[Beowulf] cheap PCs this christmas

Wed Nov 23 06:37:29 PST 2005

On Tue, 22 Nov 2005, Jim Lux wrote:

> But how many of those corruptions would have resulted in an error had they 
> not been caught?  And, would you have been able to deal with the potential 
> errors at a higher level of abstraction?

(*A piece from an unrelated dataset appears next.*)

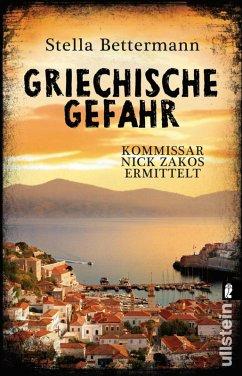 Griechische Gefahr / Kommissar Nick Zakos Bd.4 (eBook, ePUB) - Bettermann, Stella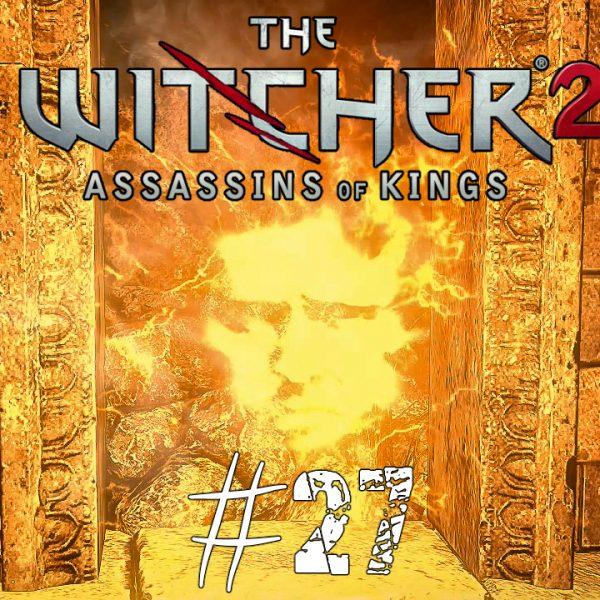 The Witcher 2 - FR - épisode 27 - Acte 3 - Souvenir des siècles passés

Say you saved enough money by not 
> buying those extra chips in the ECC memory, so you could buy more nodes AND 
> you might run a bit faster (depending on the architecture), so you can run 
> check cases (in mag tape terms: longitudinal parity as opposed to parallel 
> parity checks).
>
> Is the cache in your processor ECC?  What's the impact on your performance of 
> cache hit/miss vis a vis ECC and/or bit flips.
>
> This is all really non-trivial..
>
>
>> still, for some workloads, especially for leaner facilities (lower memory,
>> less budget spent on network and storage), I'd certainly want to consider
>> non-ECC.  I only wish vendors would publish their FIT figures, so we could
>> crunch the numbers properly.
>
> But FIT numbers (failures per 1E9 hours of operation) usually only apply to 
> total failures, not to bit error rates, which depend on a lot of 
> environmental factors (not just altitude, but also surrounding geology, 
> temperature).  On a number of systems I've worked on, almost all the observed 
> bit errors were eventually attributed to things like timing margins and 
> electrical transients (ringing on bus lines, coupling from other signals, 
> etc.), after extensive analysis of the predicted rate of radiation induced 
> bit flips.

What HE said, too.  Gee guys, great discussion.  Really non-trivial is
very definitely the right answer, and yes it can be perfectly sensible
to buy non-ECC memory for a cluster depending on its scale and the
overall quality of the hardware and infrastructure.  I agree with Jim --
I think that a LOT of memory errors result from e.g. overheating inside
the box, power supply problems, incorrectly set or just plain buggy
BIOS, cheap-ass motherboard hardware.  THESE all cost money to "fix" as
well, mind you -- proper cluster design is all about CBA -- but I'd
argue that one GOOD design feature is to use high quality parts and plug
them into a professional-grade cluster infrastructure, ECC or not on the
motherboards.  I'd argue this only after trying it both ways, mind you
-- this is bitter experience speaking here.  The HUMAN cost of ONE BAD
SERIES of hardware is "greater than you can possibly imagine".  So you
also need to trade off the cost of getting hardware a vendor is willing
to support with 3 year onsite service (where if non-ECC starts throwing
errors on some particular node THEY can just plain replace the node)
against the cost of getting vanilla OTS whiteboxes, self-maintaining
them, and getting ECC memory as ONE of your strategies for keeping them
working sort of when really they're broken.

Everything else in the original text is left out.